SHANGHAI: China's yuan skidded to a nine-month low on Monday, yielding to pressure from a weak euro and month-end dollar demand.
The dollar-yuan rate in recent months has closely tracked the performance of the dollar index, which tracks the greenback's value against a basket of currencies dominated by the euro.
The euro hit a 25-month low against the dollar in early Asian trade, where it also hit a 12-year trough against the yen.
"The link to the euro is quite intimate," said a trader at a Chinese joint-stock bank in Shenzhen.
The yuan hit the lower limit of its trading band on Friday after the central bank pushed back against the dollar's global strength with a daily midpoint of 6.3112, the strongest fix since mid-June.
"The central bank sent a signal that they won't let the yuan fall too far," said a trader at an Asian bank in Shanghai.
Indeed, the level at which the yuan hit limit-down on Friday, 6.3743, was well within the currency's recent range, but the stronger midpoint shifted that level to the weak end of the allowable band.
The midpoint fixing is the base rate that the central bank uses to flag the government's intentions for the yuan's value, and from which the yuan is allowed to rise or fall 1 per cent in the course of a single day.
On Monday, the People's Bank of China (PBOC) returned to its usual pattern of setting a weaker midpoint in response to a stronger dollar overnight, setting its fix at 6.3270.
The weaker fix gave the market the green light to respond to the strength of the dollar globally.
Spot yuan closed at 6.3864 per dollar, down 129 pips weaker Friday's close, after hitting an intraday low of 6.3878 in morning trade, its lowest level since late September 2011. At 0.2 per cent, it was the yuan's biggest one-day fall in per cent terms since April 5.
In addition to the weak euro, traders also say that demand for dollars is likely to rise this week, as corporate forex demand typically rises near the end of the month.
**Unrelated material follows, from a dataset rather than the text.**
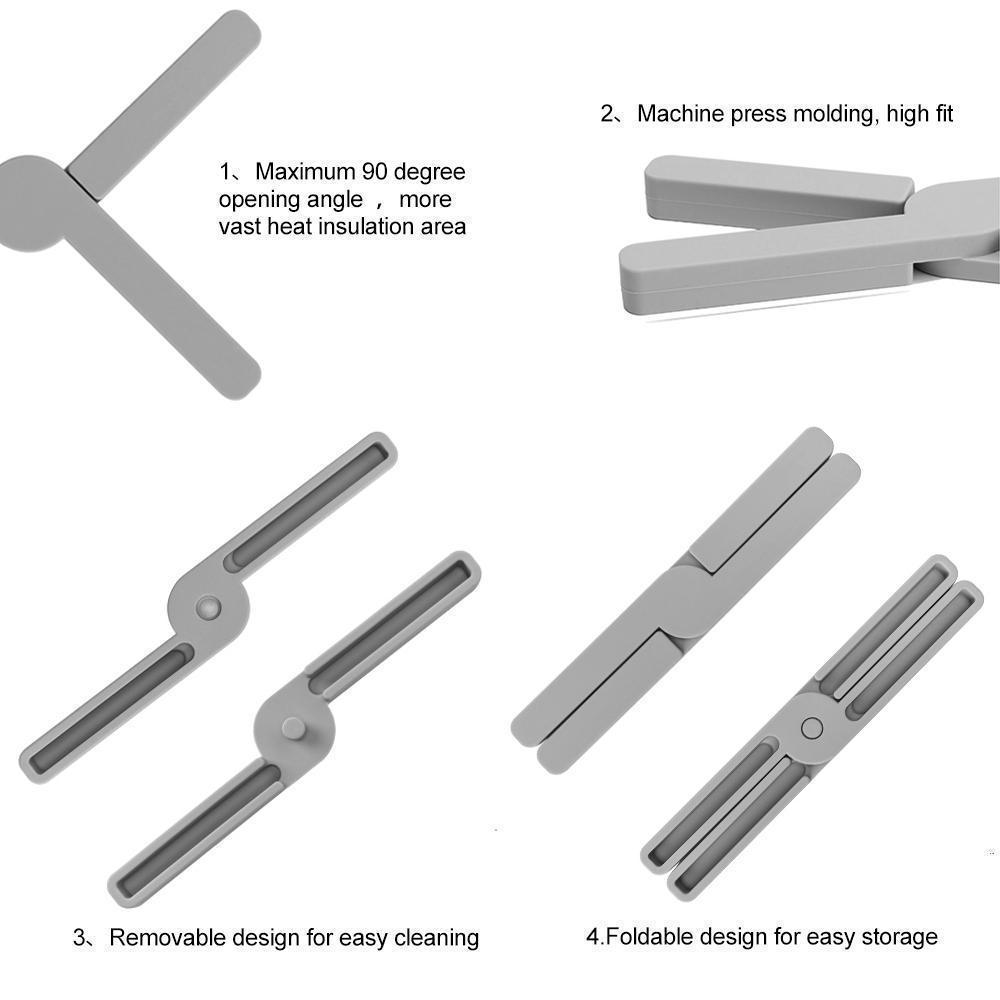 1、Maximum 90 degree opening angle ， more vast heat insulation area

2、Machine press molding, high fit

3、Removable design for easy cleaning

4.Foldable design for easy storage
Such a spike would occur on top of the more general increase in customer demand for dollars in recent months, as corporates have adjusted their foreign exchange behavior in response to the end of previously entrenched expectations of yuan appreciation.
But traders say that the central bank will not give the yuan unlimited freedom for additional large-scale weakening, even if the euro falls further.
"The yuan may reach 6.40, but it's hard to imagine it weakening much further than that," said the trader in Shenzhen.
Offshore, one-year non-deliverable forwards were bid at 6.4260 near in late afternoon, implying 0.62 per cent depreciation over the next 12 months, basically flat with Friday's close.
Offshore yuan traded at 6.3850 in late afternoon, in line with the onshore rate.